Records for this exercise
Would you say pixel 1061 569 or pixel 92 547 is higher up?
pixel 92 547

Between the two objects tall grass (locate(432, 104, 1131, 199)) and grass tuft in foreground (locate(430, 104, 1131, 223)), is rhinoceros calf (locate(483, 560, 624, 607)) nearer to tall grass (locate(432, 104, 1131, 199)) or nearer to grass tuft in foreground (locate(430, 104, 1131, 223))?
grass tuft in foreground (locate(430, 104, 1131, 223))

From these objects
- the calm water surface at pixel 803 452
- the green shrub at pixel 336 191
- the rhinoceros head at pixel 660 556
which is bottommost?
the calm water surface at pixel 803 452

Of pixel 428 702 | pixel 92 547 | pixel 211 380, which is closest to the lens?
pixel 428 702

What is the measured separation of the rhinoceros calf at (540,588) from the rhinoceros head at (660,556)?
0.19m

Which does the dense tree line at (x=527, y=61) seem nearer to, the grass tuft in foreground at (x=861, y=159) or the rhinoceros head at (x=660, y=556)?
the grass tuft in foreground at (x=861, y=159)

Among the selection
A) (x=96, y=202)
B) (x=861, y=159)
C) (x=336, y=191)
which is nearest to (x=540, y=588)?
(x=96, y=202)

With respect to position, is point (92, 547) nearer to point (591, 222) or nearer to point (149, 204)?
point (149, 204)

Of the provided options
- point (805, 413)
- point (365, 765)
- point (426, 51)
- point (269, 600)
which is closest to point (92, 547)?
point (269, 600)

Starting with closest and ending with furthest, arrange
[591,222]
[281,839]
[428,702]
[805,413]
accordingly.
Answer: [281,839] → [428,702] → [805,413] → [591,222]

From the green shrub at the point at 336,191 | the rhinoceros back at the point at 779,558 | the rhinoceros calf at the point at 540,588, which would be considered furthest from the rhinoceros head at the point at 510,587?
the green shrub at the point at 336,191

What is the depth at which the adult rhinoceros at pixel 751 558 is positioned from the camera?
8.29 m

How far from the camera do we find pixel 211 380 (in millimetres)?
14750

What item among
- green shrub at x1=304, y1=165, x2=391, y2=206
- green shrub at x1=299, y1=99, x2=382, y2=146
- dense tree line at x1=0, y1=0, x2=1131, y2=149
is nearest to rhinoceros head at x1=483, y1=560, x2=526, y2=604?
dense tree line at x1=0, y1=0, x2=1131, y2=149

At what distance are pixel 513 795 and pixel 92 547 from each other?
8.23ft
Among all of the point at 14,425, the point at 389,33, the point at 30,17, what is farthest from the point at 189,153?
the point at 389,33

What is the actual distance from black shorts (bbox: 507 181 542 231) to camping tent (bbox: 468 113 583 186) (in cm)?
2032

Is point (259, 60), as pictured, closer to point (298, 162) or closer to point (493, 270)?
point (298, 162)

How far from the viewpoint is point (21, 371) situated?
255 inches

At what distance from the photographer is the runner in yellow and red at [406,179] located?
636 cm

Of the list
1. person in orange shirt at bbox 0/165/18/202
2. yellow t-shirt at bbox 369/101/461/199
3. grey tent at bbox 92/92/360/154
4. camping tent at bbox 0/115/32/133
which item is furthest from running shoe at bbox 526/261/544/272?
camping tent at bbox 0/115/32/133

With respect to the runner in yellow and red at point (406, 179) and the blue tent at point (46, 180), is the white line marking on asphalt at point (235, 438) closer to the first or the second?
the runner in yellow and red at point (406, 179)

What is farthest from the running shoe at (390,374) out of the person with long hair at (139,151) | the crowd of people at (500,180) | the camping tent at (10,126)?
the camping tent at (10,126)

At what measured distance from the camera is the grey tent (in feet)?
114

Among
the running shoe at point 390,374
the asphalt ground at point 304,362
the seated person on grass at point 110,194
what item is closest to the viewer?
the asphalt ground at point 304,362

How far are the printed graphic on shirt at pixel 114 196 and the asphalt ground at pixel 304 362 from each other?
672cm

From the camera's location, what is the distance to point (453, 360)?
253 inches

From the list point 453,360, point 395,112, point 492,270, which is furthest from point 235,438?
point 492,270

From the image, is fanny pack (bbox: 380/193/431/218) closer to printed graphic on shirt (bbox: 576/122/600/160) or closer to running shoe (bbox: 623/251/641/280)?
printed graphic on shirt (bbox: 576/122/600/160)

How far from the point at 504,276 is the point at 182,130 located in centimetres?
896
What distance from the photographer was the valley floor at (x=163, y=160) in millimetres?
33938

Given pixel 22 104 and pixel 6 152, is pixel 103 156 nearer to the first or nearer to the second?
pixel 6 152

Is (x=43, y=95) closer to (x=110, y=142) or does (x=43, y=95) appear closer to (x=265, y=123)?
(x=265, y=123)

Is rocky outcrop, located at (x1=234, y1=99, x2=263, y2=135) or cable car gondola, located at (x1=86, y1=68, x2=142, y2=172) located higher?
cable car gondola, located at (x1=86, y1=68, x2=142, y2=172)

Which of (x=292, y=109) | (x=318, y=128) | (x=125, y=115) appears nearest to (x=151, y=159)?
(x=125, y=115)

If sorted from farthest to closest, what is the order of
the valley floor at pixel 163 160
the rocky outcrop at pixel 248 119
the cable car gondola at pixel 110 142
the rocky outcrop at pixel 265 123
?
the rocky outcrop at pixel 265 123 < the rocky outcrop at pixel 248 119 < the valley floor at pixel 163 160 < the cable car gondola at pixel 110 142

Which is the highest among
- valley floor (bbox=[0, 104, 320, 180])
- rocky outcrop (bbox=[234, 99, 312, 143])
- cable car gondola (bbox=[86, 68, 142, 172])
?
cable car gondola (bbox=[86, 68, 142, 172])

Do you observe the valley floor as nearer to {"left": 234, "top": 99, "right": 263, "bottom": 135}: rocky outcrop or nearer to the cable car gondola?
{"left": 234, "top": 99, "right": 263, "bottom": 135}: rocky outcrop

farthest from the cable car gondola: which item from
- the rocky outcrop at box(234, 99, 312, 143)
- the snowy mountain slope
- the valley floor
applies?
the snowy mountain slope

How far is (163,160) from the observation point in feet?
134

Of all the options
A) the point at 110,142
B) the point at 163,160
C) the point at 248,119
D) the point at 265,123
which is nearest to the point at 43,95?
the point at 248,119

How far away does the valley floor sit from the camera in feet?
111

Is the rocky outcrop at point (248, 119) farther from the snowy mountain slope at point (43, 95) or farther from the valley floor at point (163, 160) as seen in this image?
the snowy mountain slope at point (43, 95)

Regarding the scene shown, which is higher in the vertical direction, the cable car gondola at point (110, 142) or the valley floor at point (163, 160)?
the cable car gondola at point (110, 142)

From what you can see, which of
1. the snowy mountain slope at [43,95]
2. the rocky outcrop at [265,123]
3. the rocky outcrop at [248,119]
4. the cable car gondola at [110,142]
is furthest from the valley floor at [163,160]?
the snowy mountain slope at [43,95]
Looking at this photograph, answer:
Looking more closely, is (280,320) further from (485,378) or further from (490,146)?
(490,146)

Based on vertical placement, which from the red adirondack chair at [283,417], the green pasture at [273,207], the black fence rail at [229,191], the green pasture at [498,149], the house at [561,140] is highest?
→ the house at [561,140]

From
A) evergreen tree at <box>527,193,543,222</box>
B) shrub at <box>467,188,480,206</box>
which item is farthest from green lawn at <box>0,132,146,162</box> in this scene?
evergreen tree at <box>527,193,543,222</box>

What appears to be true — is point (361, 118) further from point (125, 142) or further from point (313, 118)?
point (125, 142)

What you should do
Convert the stretch of the data from the line containing "What appears to" through the end of the data into a Markdown table with columns "Row" and "Text", giving each line a row number and leaving out blank lines.

Task answer
| Row | Text |
|---|---|
| 1 | What appears to be true — is point (361, 118) further from point (125, 142) or further from point (313, 118)? |
| 2 | point (125, 142) |